-- Source passage --

* * * *

Jump to content

Connect Leeroopedia MCP: Equip your AI agents to search best practices, build plans, verify code, diagnose failures, and look up hyperparameter defaults.

Principle:Spcl Graph of thoughts Local LLM Inference

From Leeroopedia
Knowledge Sources
Domains LLM_Integration, Quantization
Implementations Implementation:Spcl_Graph_of_thoughts_Llama2HF
Last Updated 2026-02-14

Overview

Integration pattern for running local language models via HuggingFace Transformers with 4-bit quantization for efficient inference.

The Graph of Thoughts framework supports local LLM inference as an alternative to cloud-based APIs. This principle describes the pattern for loading and running large language models locally using the HuggingFace Transformers library, with BitsAndBytes 4-bit quantization to reduce GPU memory requirements while maintaining acceptable output quality.

Core Concepts

BitsAndBytes 4-Bit Quantization (NF4)

* * * *

-- Task directions --
Reproduce the entire page on local LLM inference word for word.

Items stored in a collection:
* * * *

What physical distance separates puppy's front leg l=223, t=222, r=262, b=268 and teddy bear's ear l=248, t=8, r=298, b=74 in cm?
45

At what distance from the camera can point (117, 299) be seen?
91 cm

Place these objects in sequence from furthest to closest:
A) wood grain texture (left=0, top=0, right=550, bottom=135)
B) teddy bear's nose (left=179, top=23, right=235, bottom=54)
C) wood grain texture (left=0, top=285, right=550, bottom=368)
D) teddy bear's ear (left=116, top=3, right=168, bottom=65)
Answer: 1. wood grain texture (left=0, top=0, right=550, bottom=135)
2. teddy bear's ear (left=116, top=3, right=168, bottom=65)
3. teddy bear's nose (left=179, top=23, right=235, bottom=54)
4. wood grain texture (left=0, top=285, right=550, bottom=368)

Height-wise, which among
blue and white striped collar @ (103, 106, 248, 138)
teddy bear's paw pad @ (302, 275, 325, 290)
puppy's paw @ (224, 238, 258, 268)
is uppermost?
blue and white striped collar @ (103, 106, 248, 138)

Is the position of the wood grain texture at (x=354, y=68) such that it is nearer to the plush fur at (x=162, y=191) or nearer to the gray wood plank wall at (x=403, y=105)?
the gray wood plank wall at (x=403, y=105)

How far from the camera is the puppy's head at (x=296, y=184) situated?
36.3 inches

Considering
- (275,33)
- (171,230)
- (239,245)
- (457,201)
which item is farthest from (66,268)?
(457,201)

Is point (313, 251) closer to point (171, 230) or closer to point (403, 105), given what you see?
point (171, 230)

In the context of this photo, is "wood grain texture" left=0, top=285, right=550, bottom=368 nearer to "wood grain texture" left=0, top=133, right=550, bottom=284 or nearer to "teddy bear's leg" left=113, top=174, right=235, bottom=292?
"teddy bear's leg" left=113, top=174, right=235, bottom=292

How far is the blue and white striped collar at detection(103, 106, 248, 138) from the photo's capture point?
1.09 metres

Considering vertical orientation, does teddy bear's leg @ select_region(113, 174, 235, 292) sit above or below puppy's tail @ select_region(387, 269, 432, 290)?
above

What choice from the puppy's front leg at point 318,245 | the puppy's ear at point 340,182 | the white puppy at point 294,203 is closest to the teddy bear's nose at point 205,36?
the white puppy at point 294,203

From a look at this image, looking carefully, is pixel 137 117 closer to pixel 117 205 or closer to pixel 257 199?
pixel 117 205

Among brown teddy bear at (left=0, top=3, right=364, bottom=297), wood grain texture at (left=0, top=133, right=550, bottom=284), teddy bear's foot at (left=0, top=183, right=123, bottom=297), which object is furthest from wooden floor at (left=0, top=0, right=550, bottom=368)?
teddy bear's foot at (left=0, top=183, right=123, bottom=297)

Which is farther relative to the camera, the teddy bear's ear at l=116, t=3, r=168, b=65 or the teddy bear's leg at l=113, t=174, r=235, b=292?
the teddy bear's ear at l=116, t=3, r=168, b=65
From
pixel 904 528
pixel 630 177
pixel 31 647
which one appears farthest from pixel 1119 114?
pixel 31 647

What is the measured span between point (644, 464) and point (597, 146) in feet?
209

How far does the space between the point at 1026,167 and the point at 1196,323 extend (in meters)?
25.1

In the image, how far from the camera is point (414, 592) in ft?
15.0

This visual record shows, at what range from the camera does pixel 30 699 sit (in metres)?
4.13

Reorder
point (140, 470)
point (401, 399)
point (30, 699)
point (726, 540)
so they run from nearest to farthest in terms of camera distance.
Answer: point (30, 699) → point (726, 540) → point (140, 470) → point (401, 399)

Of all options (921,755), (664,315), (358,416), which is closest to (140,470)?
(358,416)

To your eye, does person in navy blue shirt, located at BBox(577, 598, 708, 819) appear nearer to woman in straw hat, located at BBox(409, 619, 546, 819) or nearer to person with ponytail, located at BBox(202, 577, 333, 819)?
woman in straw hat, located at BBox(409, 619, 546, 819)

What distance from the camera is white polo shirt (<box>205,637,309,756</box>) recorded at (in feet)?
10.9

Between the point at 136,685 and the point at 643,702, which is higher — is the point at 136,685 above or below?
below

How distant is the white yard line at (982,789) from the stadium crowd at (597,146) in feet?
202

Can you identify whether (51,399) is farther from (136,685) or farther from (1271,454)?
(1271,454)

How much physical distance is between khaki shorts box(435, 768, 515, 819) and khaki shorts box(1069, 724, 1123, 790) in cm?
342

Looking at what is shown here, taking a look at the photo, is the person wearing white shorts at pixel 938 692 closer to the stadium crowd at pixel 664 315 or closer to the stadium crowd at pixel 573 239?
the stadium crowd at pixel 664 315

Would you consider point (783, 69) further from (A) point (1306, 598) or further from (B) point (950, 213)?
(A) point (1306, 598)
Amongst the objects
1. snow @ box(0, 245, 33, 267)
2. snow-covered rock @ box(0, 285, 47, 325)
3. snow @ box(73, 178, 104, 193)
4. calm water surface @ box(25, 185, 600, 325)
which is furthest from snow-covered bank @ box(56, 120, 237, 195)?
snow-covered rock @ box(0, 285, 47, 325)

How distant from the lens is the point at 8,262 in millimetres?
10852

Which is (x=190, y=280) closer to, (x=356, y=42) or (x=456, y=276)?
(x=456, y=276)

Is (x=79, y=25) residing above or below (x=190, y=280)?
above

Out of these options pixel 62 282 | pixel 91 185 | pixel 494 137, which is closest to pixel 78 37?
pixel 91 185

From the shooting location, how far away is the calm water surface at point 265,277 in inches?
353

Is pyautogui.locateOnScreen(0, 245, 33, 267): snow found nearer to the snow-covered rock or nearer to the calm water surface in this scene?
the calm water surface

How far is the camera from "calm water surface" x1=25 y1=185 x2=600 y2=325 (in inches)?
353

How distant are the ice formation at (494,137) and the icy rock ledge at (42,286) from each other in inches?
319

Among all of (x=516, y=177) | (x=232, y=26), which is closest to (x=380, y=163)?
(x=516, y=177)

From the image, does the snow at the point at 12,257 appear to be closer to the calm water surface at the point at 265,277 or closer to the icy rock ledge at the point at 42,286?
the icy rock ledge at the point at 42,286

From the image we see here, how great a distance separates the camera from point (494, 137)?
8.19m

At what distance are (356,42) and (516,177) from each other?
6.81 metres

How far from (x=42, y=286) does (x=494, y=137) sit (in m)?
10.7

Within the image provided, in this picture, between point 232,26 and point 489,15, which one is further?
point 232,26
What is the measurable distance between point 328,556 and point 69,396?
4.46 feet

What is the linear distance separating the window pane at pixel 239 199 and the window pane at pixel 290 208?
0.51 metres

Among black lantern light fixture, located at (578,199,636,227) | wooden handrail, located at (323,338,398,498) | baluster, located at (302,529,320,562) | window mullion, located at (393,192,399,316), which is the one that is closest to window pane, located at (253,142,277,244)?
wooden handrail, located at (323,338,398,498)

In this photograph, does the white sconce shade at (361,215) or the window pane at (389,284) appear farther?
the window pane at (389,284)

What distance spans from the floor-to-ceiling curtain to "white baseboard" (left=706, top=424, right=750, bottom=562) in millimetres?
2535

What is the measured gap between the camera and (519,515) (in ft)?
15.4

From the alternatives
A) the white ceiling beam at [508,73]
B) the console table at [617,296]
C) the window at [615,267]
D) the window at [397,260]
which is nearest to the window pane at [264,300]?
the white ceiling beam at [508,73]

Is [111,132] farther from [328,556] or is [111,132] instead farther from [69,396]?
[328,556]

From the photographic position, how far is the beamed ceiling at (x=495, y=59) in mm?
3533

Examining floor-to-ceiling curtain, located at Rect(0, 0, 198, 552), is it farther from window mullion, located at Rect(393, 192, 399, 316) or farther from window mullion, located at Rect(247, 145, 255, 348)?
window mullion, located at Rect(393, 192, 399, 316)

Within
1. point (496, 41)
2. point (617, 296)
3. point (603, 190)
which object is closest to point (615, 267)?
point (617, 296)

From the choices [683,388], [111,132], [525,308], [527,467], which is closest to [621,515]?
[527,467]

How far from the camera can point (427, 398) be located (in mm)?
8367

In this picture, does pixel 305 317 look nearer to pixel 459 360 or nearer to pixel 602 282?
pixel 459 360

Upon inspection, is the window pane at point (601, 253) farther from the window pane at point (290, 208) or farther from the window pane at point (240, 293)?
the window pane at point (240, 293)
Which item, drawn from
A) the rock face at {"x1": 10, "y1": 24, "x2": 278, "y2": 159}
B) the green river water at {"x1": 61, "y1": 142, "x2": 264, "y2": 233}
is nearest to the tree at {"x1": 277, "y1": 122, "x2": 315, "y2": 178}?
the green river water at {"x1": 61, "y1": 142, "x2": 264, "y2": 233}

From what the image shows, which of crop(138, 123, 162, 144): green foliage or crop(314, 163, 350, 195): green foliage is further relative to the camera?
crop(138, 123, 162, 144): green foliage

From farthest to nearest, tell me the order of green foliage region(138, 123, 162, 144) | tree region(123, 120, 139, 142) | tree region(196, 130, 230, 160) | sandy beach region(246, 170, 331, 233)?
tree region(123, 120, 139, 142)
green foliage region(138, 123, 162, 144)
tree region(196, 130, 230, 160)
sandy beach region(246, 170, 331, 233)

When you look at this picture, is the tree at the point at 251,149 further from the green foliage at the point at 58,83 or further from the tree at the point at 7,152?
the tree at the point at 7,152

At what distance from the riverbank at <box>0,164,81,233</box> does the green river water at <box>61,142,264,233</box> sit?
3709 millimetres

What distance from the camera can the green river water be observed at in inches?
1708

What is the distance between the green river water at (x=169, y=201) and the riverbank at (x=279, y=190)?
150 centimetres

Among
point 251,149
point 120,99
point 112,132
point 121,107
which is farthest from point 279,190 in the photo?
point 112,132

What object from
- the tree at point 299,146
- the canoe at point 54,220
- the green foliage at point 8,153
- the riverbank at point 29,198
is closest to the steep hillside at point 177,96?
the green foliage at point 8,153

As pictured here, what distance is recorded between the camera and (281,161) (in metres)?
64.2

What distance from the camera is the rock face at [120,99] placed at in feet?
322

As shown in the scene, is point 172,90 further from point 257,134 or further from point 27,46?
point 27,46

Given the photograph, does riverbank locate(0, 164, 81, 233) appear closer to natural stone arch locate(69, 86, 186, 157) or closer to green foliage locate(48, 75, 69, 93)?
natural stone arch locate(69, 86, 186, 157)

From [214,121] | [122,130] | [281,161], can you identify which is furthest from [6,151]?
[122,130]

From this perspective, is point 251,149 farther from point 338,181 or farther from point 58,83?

* * * *

-- Answer section --
Jump to content

Connect Leeroopedia MCP: Equip your AI agents to search best practices, build plans, verify code, diagnose failures, and look up hyperparameter defaults.

Principle:Spcl Graph of thoughts Local LLM Inference

From Leeroopedia
Knowledge Sources
Domains LLM_Integration, Quantization
Implementations Implementation:Spcl_Graph_of_thoughts_Llama2HF
Last Updated 2026-02-14

Overview

Integration pattern for running local language models via HuggingFace Transformers with 4-bit quantization for efficient inference.

The Graph of Thoughts framework supports local LLM inference as an alternative to cloud-based APIs. This principle describes the pattern for loading and running large language models locally using the HuggingFace Transformers library, with BitsAndBytes 4-bit quantization to reduce GPU memory requirements while maintaining acceptable output quality.

Core Concepts

BitsAndBytes 4-Bit Quantization (NF4)